Daylila
How AI actually works

Lesson 3 of 13

Learning means tuning the numbers

Explain that training adjusts a model's numbers to shrink its error on examples.

01 · Learn · the idea

In the last lab you set the model’s two knobs by hand and eyeballed the fit — nudging the line until it looked about right. A machine has no eyes. It can’t glance at a chart and think “close enough.” So how could it ever tell a good setting of the knobs from a bad one? It needs the one thing that turns “looks right” into something a machine can chase: a number for how wrong it is.
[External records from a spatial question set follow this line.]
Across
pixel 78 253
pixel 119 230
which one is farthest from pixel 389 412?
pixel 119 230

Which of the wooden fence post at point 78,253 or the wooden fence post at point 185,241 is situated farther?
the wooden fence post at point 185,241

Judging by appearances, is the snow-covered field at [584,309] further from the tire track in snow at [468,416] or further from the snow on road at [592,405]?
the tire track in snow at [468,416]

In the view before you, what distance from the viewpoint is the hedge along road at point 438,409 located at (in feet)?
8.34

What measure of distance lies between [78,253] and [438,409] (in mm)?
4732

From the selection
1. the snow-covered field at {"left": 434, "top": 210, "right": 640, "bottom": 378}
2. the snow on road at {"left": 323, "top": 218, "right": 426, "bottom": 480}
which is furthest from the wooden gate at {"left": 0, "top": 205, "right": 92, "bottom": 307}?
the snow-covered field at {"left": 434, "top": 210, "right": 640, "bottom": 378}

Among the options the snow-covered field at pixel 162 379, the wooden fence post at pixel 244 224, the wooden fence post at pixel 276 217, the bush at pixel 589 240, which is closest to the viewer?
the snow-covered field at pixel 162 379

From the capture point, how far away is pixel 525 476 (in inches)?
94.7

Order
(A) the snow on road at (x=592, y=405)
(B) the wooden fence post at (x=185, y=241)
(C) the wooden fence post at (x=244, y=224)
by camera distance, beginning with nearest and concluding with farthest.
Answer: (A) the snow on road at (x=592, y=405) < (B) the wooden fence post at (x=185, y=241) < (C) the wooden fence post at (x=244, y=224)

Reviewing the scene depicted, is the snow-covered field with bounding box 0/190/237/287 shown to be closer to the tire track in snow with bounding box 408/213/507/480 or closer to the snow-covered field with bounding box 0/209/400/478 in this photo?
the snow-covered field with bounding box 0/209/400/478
The miss on a single example

Start with one flat. It really sold for £210,000. Your model, with its current knobs, guesses £200,000. The gap between them — £10,000 — is the miss on that flat. Guess too high, too low, doesn’t matter; what counts is the distance between the guess and the truth.

That distance is something a machine can compute without understanding houses at all. Subtract, take the size of the gap, done. One flat, one number: how far off we were.

Add up every miss and you get one score

A model doesn’t face one flat, it faces all of them. So do the obvious thing: work out the miss on every example, then add them up. That total is the model’s error — sometimes called its loss. One number that says how wrong the whole model is, across all the data at once.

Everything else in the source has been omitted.